In seguito, posò gli occhi sul padre, e la sua espressione mutò totalmente: il suo sorriso comprensivo lasciò spazio ad una smorfia irritata; il suo sguardo si fece tagliente - come se con il solo suo ausilio volesse tranciarlo -; le sue bianche e mal curate sopracciglia si aggrottarono, accentuando le rughe che andavano spargendosi a partire dal suo naso aquilino. Si alzò, dirigendosi verso la povera ragazza ancora immobilizzata davanti la grande porta della Sala.
"Ginzo, amico mio, da quanto tempo." Il suo tono sembrava riflettere il suo sguardo: il veleno in essi impregnato era lo stesso. "Come stai?"
L'ispettore, dapprincipio, da quando tutto ciò era iniziato, aveva cominciato a tremare impercettibilmente. Il panico gli attanagliava il petto, così come il dolore. Era rimasto fermo lì, a poco più di un metro da sua figlia, paralizzato, proprio come lei. Non aveva abbassato lo sguardo, né aveva cominciato ad arrossire, ma era momentaneamente incapace di dire o fare qualcosa.

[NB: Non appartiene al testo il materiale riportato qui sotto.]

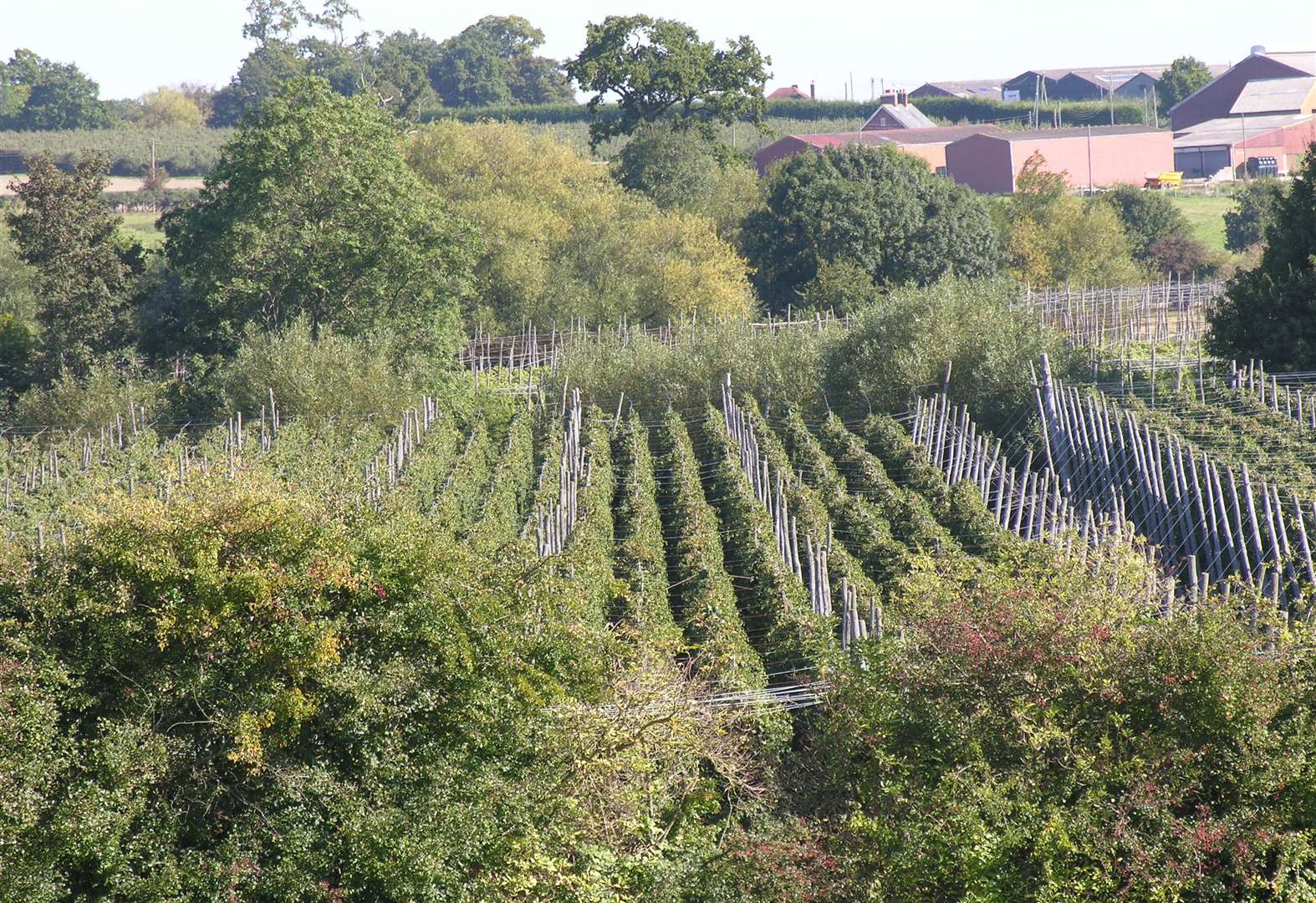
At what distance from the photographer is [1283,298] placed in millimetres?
30469

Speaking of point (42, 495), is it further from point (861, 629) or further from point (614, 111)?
point (614, 111)

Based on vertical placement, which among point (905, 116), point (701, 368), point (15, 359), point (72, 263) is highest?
point (905, 116)

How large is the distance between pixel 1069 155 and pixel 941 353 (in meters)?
41.9

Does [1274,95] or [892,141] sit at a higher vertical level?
[1274,95]

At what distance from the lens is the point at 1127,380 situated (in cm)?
2975

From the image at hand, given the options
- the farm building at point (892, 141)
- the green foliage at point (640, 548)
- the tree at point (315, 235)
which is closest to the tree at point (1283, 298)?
the green foliage at point (640, 548)

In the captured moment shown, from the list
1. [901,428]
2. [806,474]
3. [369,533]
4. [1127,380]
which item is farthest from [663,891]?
[1127,380]

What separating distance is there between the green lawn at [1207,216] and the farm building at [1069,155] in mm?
4001

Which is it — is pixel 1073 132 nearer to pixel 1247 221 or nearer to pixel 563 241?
pixel 1247 221

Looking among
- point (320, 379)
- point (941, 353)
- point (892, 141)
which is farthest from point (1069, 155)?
point (320, 379)

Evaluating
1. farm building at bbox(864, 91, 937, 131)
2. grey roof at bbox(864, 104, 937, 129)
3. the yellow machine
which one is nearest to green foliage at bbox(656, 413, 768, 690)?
the yellow machine

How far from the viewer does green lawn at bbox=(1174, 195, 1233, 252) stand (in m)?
62.1

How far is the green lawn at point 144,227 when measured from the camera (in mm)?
60656

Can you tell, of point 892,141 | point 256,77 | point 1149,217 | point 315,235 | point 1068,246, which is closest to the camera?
point 315,235
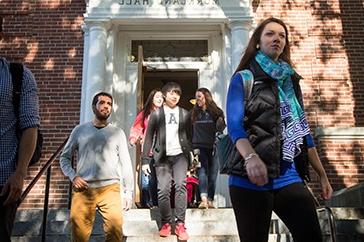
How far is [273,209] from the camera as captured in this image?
249cm

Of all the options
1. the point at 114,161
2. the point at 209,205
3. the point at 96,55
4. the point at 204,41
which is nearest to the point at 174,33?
the point at 204,41

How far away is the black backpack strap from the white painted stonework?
212 inches

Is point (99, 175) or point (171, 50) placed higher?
point (171, 50)

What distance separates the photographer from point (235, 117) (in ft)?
8.04

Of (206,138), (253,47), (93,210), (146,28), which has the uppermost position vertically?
(146,28)

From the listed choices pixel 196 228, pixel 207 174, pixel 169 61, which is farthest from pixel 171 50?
pixel 196 228

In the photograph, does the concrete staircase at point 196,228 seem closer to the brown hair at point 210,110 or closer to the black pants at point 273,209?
the brown hair at point 210,110

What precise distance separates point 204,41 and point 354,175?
3767mm

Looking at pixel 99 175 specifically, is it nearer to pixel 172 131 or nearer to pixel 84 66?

Poi, quando sentì gli occhi di quell'uomo - tanto affettuoso e comprensivo con la figlia ma altrettanto tagliente e aspro contro il padre -, abbassò anch'egli lo sguardo. Sembrava qualcosa di impossibile da sostenere. Non ce l'avrebbe fatta, gli passò per la mente. Avrebbe ceduto. Anche dopo le raccomandazioni, i consigli e gli incoraggiamenti che la sua amata gli aveva rivolto tanti anni fa, sapeva che non sarebbe riuscito a sostenere tutto ciò. Si ricordò di Yume. Quella sfumatura nella sua voce era presente anche quando parlava con lei. Quella tranquillità che trasmetteva, tutto quel calore con cui l'avvolgeva si trasformarono in freddezza, disprezzo. L'aveva chiamata traditrice, da quando quell'evento si era susseguito alla rapina del meridian: la fuga della giovane donna. Così, una nuova emozione si fece strada in quel cuore ormai martoriato: la rabbia. Essa sostituì il panico, la paura: prese il sopravvento. Alzò gli occhi, sostenendo in modo altezzoso tutti quei volti che solo un'altra sensazione riuscivano a suscitargli: disgusto. Volse il capo verso colui che più odiava, assottigliando lo sguardo e alzando il mento nella maniera più dignitosa possibile. Doveva farlo per Yume. Doveva farlo per loro.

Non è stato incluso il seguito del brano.